**Texto fornecido**
<<<<

Jovem negro reconhecido ‘pela voz’ é absolvido e luta por indenização do Estado

Riquelme Madeira Antunes ficou preso por cinco meses com base em um reconhecimento irregular em São Paulo; ele disse “estar no lugar errado na hora errada” ao ser detido quando entrava em casa de vizinho

Riquelme vive de bicos desde que foi libertado e agora busca reparação do Estado | Foto: Arquivo pessoal

Riquelme Madeira Antunes, 19 anos, foi absolvido pelo Tribunal de Justiça de São Paulo (TJSP) das acusações de roubo e extorsão por supostamente participar de um golpe financeiro. Foram cinco meses de prisão em regime fechado, justificadas pelo Ministério Público de São Paulo (MPSP) e pela Justiça com base no reconhecimento irregular da voz do jovem feito pela vítima na delegacia e o depoimento dos policiais militares que atenderam a ocorrência. Ele alegou estar “no lugar errado na hora errada” ao entrar na casa de um vizinho no momento da abordagem e ser levado como cúmplice. A defesa prepara pedido de reparação judicial.

>>>>

**Dados fornecidos**
<<<<

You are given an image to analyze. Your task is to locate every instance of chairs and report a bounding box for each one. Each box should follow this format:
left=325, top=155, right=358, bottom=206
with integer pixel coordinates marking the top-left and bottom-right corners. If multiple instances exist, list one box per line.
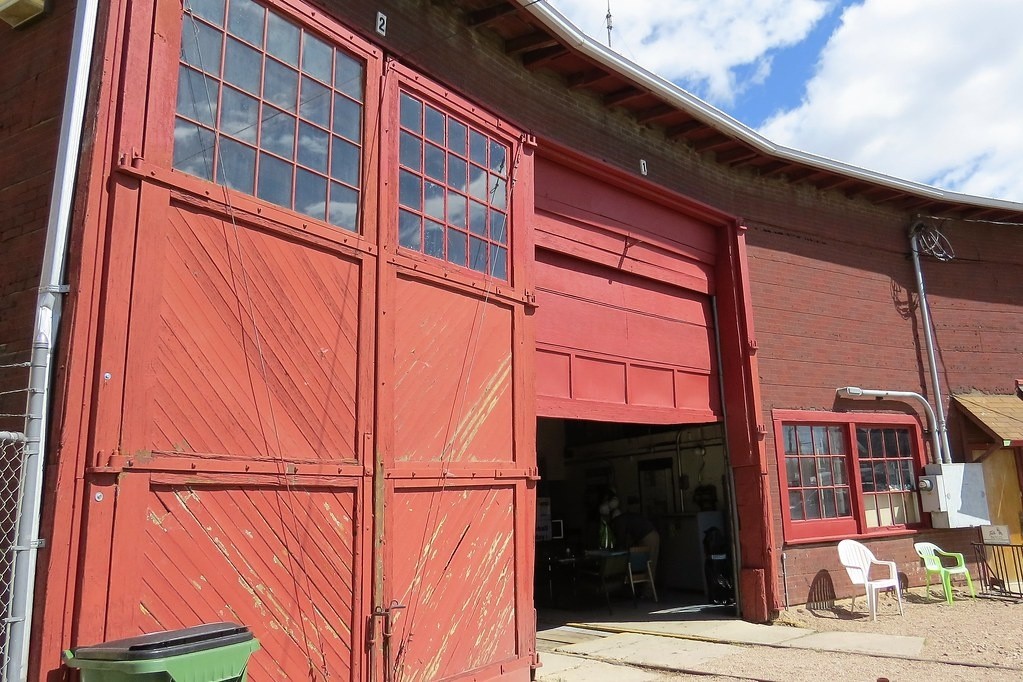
left=622, top=545, right=660, bottom=605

>>>>

**O que se pede**
**1.** Segundo o texto, por quanto tempo Riquelme Madeira Antunes ficou preso?
**2.** Transcreva do texto o trecho que começa em "Riquelme vive de" e vai até "de reparação judicial.", incluindo essas palavras.

**Resoluções completas**
**1.** Por cinco meses, em regime fechado.

**2.**
Riquelme vive de bicos desde que foi libertado e agora busca reparação do Estado | Foto: Arquivo pessoal

Riquelme Madeira Antunes, 19 anos, foi absolvido pelo Tribunal de Justiça de São Paulo (TJSP) das acusações de roubo e extorsão por supostamente participar de um golpe financeiro. Foram cinco meses de prisão em regime fechado, justificadas pelo Ministério Público de São Paulo (MPSP) e pela Justiça com base no reconhecimento irregular da voz do jovem feito pela vítima na delegacia e o depoimento dos policiais militares que atenderam a ocorrência. Ele alegou estar “no lugar errado na hora errada” ao entrar na casa de um vizinho no momento da abordagem e ser levado como cúmplice. A defesa prepara pedido de reparação judicial.